Aim of the task | Return every row below that contains the word "from", copying each such row in full.

Given data |

+---+

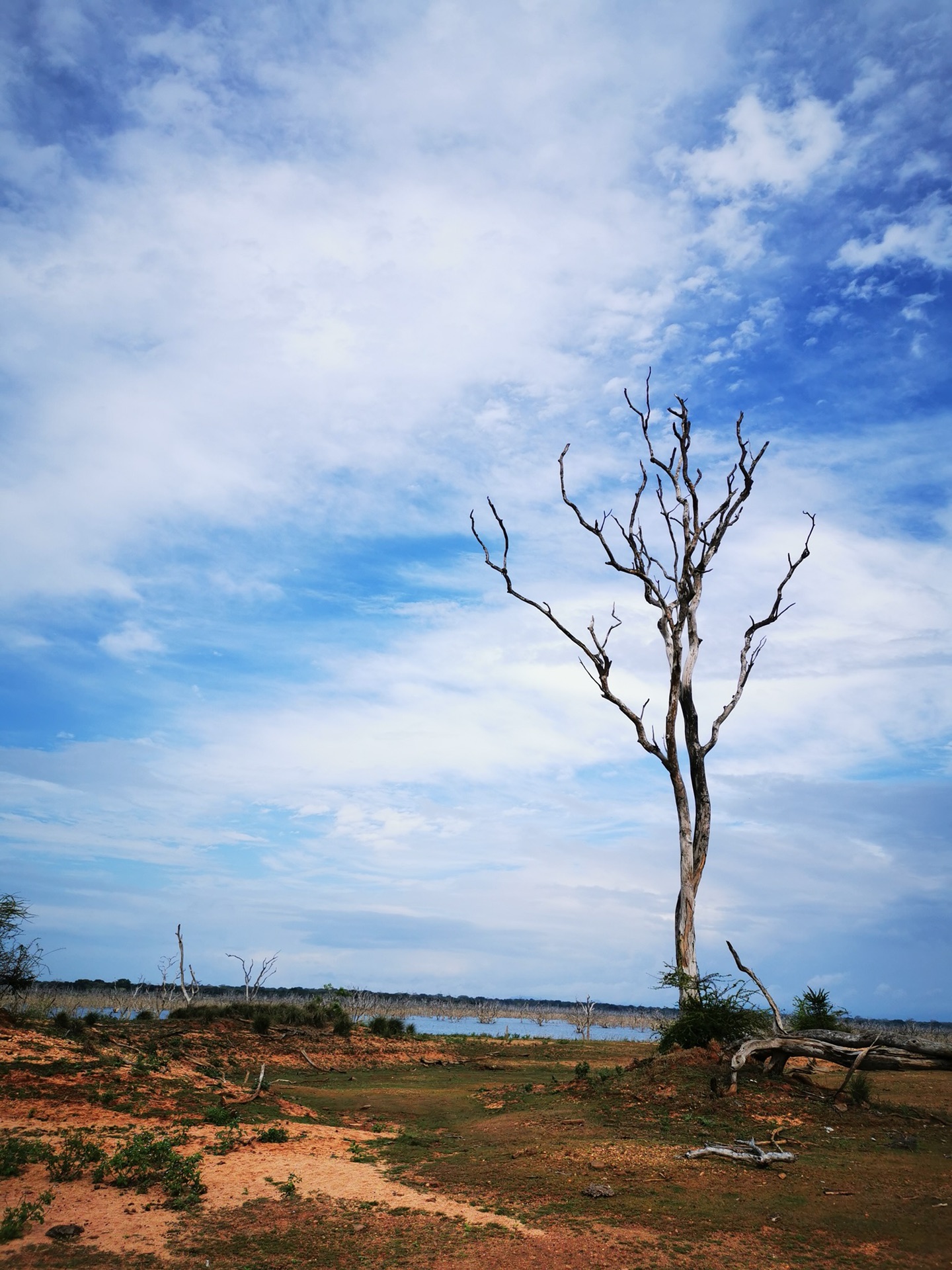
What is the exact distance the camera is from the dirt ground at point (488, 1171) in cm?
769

+---+

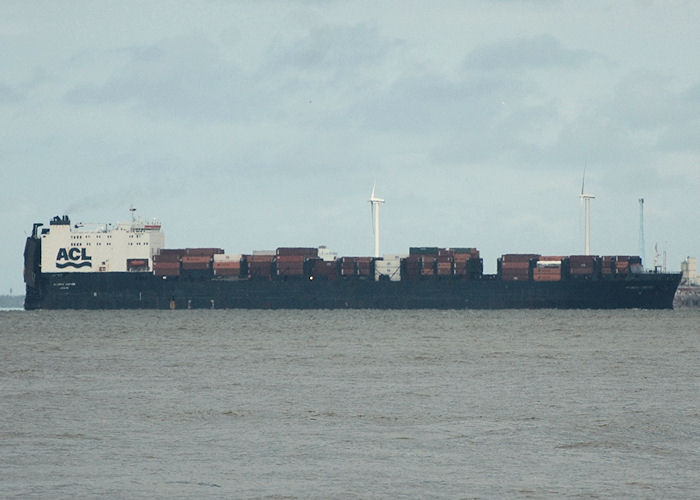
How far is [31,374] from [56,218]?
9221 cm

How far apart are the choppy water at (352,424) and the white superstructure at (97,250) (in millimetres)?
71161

+---+

Solution for this task |
What is the exact distance the camera is from the dirt ground at point (488, 1171) in cm?
How far is [31,374] from [56,218]?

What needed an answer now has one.